Describing the pipeline as "a mega-project of unprecedented scale and challenge," the companies released a timeline and work plan for evaluating and building the project. But they warned that the schedule could be delayed by "fiscal terms, regulatory and permitting delays and legal challenges."
The letter comes at a time when Parnell and the energy industry have been pushing the state Legislature to slash the taxes that companies must pay when extracting oil from state lands.
The governor has proposed cutting the industry taxes by $2 billion a year. So far, however, that measure has been blocked by a bipartisan coalition of state senators who contend the dramatic revenue cuts would quickly deplete the state's budget surplus (EnergyWire, Sept. 20).
In response to the energy companies' promise to move forward with pipeline planning, Alaska Sen. Lisa Murkowski (R) called on state officials to back economic policies that encourage the companies to invest in the pipeline.
"While the producers have agreed on a roadmap, without economic terms to make such a huge undertaking feasible progress on a pipeline will quickly hit a roadblock," Murkowski said in a statement.
Parnell and Murkowski have been drumming up interest in Alaska's natural gas in trade missions to Japan and South Korea.
The energy companies' progress report to Parnell cements an agreement that the firms reached early this year to combine two competing natural-gas pipeline projects that were aimed at moving natural gas from Alaska's North Slope to the lower 48 states.
The current project focuses on piping the fuel to export terminals in south central Alaska for export to foreign markets. The companies are considering proposals to include five in-state gas "off-take points" to give state residents access to lower-priced natural gas.
In recent years, residents of Fairbanks and interior Alaska's small rural communities who rely on fuel oil to warm their homes have watched their winter heating bills soar as the price of oil climbed. They objected to the energy companies' original pipeline proposals that focused on shipping natural gas out of Alaska.
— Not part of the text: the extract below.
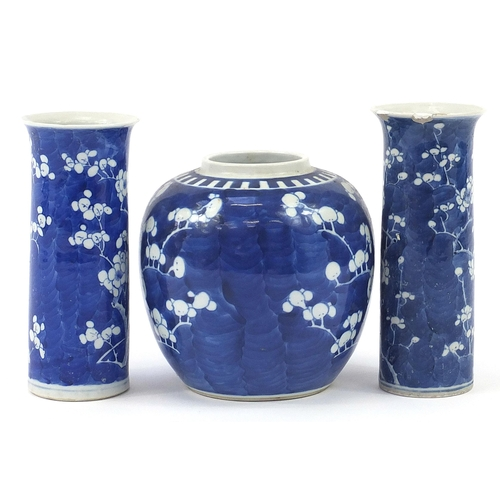19 - Chinese blue and white porcelain hand painted with prunus flowers comprising two cylindrical vases a...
Sen. Mark Begich (D-Alaska) praised the companies for rallying behind the alternative project. He promised to "help prospects for a shorter line directly to a hub like Fairbanks, where it could then make its way to outside markets. The project is critical for Alaska and the future of natural gas."
In their letter to the governor, the companies said the pipeline is likely to use 1.7 million tons of steel and employ up to 15,000 people during construction. A permanent workforce of 1,000 people would be needed once the pipeline is in operation.
Alaska officials say the North Slope contains 35 trillion cubic feet of natural gas reserves, along with an estimated 200 trillion cubic feet of undiscovered, technically recoverable resources. Currently, companies that find natural gas while drilling for oil in the Prudhoe Bay region reinject the fuel into the ground because they have no way to bring it to market.